The Week Staff
The U.S. cuts its reliance on a rival’s technology.
The smartest insight and analysis, from all perspectives, rounded up from around the web:
New restrictions on a key dronemaker show how serious the U.S. is about cutting its reliance on Chinese technology, said Bruce Einhorn and Todd Shields in Bloomberg. China’s DJI Technology is “the world’s top producer of unmanned aerial vehicles” and controls “more than half of the U.S. drone market.” But the Treasury Department last week added DJI and seven other Chinese tech companies to a growing “blacklist,” blocking it from receiving any U.S. investments. Though DJI is a private company, it “has become the poster child for a much wider national security threat” — China’s “ability to obtain sensitive data on millions of Americans,” as “everything from cars to yoga mats to toilets are now transmitting data.” Harnessing that information is viewed as a “key to dominating technologies like artificial Intelligence” — and “exploiting weaknesses in strategic foes.”

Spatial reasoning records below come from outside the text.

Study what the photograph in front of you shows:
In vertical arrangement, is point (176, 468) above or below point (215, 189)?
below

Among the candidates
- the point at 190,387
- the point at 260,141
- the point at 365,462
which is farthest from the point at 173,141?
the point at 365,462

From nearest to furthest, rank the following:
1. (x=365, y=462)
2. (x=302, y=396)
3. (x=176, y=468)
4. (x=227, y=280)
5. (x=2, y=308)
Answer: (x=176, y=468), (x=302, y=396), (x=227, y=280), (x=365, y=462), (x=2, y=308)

The move against DJI echoes how the U.S. started its campaign against Huawei, China’s leading phonemaker, said Gina Chon in BreakingViews. But “it was relatively easy to make” the Chinese telecom disappear from the U.S., because it was just making its first inroads. DJI is a different story. “More than 900 U.S. public safety agencies use its products,” including the New York Police Department, making a commercial ban “unrealistic.” The pressure to disengage, though, comes from both countries, said the Financial Times in an editorial. China pressured Didi to delist shortly after it “launched the biggest listing of a Chinese company since Alibaba in 2014,” and has allowed a “slow unraveling” of property giant Evergrande, which defaulted on debts held by foreign investors. The moves seem to be part of “a bulwark” against “mistrusted foreign forces” as Beijing constructs a new “Fortress China.”